If and when this has been legally established, then the victim could be in a position to make a motorcycling personal injury claim against the manufacturer.
So How Do I Go About Making a Motorcycle Personal Injury Claim?
The initial part of making any personal injury claim is apportioning blame. Or more specifically; determining that the accident was not the claimant’s fault. It’s highly likely that the victim was unable to consider gathering evidence to support a future personal injury claim (including taking photographs) in the event of a motorcycle accident, understandably due to being inconvenienced then and there.
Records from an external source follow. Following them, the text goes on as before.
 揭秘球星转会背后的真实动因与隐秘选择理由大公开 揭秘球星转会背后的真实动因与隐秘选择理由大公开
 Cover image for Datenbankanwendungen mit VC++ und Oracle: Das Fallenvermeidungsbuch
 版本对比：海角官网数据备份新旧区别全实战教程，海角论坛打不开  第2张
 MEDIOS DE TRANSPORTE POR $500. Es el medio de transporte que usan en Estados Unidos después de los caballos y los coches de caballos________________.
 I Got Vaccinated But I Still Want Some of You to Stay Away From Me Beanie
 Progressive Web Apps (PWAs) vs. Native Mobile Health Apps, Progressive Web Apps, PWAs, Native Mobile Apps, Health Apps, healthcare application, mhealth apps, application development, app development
However, the police will have almost certainly attended the scene in the immediate aftermath and compiled their own circumstantial evidence as to what the cause of the incident was. This evidence is crucial when constructing a timeline of events and facts which can be later presented should a criminal case be brought. Aside from police records, any witnesses and/or CCTV footage will help paint a better picture of exactly who was to blame.
If you believe that you may have a sound case for prosecution, then you need to contact a team of personal injury claims experts. They are well placed, professionally to log the important details of your motorcycle accident, and subsequently offer support and advice every step of the way thereafter, as you build a personal injury case.
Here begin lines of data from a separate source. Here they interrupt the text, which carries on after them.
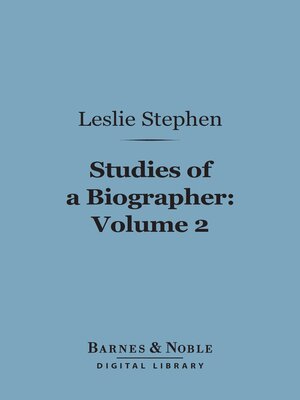 cover image of Studies of a Biographer, Volume 2 (Barnes & Noble Digital Library)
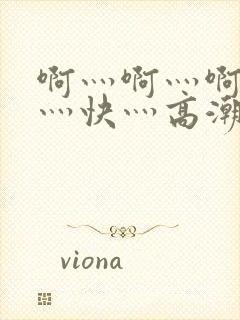 啊灬啊灬啊灬啊灬快灬高潮了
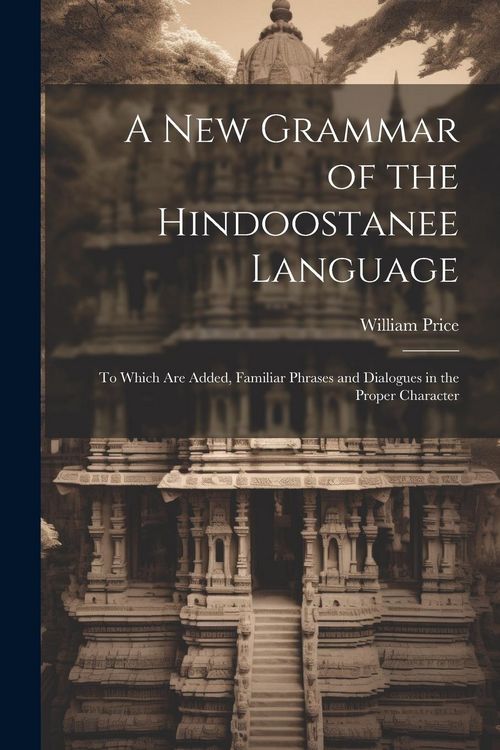 Produktbild: A New Grammar of the Hindoostanee Language: To Which Are Added, Familiar Phrases and Dialogues in the Proper Character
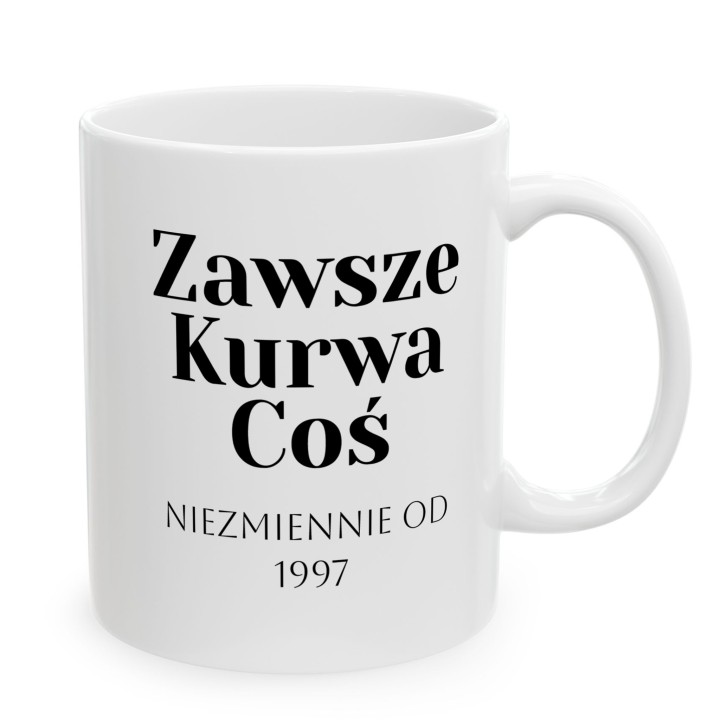 Kubek personalizowany Zawsze Kurwa Coś | Prezent z własną datą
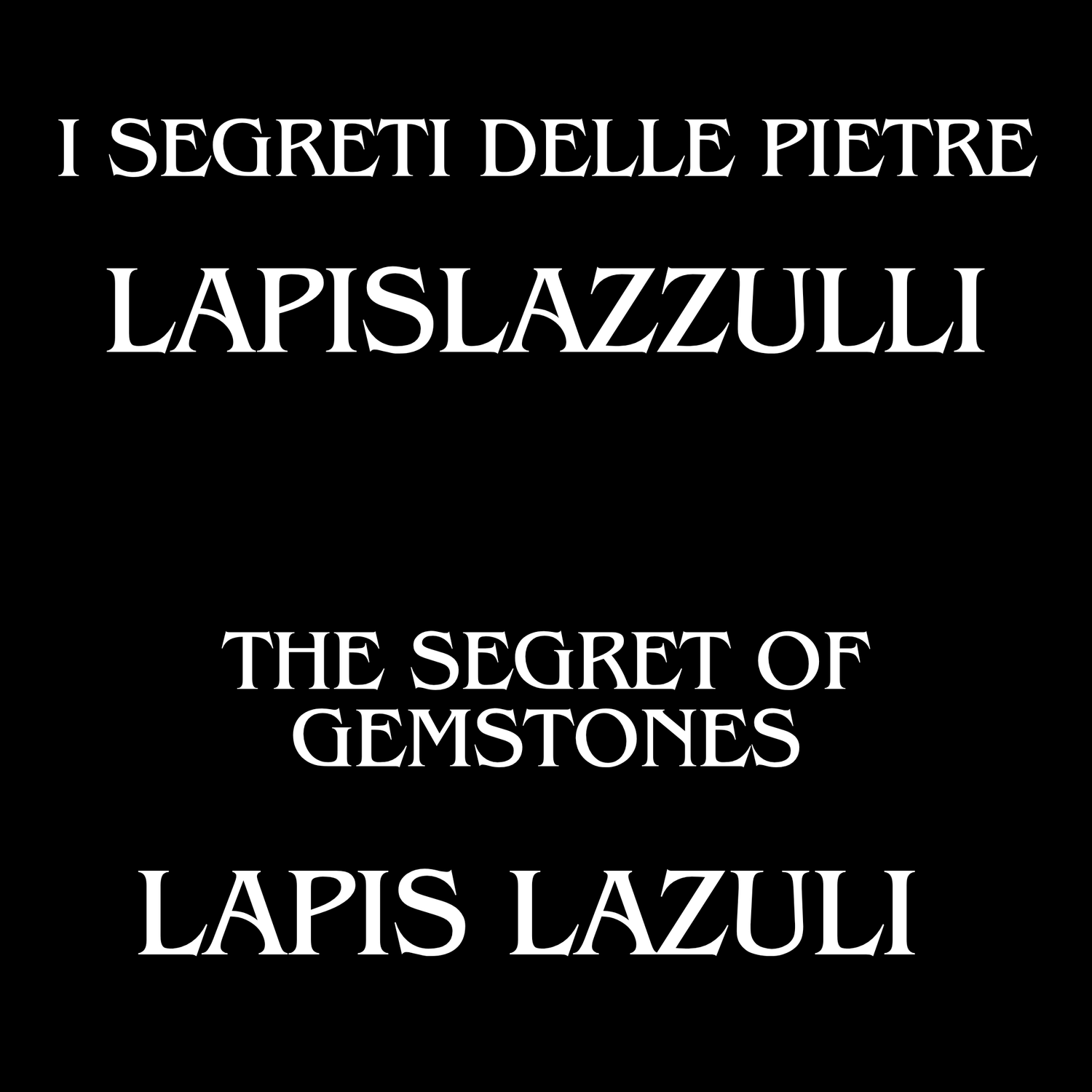 The Initiatic Library of Stones - Lapis Lazuli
Will I Still Be Entitled to Personal Injury Compensation for a Motorbike Accident If I Accept Partial Blame?
You don’t have to be totally blameless when looking to make a personal injury claim in relation to a motorbike accident. Often courts of law will concur that riders have contributed to an accident. Possibly citing risk-taking manoeuvres or being guilty of using excessive speed. This element is referred to as ‘contributory negligence’, and if this comes to legally bear – and blame is apportioned between both parties – then any compensation amounts will be reduced accordingly.
Is There A Limit to How Long I Have to Make a Motorcycle Accident Personal Injury Claim?
Yes, there is. Traditionally, a claimant has three years in which to make their intentions known and proceed with bringing a compensation case against who they perceive to be the guilty party. Typically, a car driver or a local authority.
That said, there are occasionally some exceptions to this rule depending on individual cases.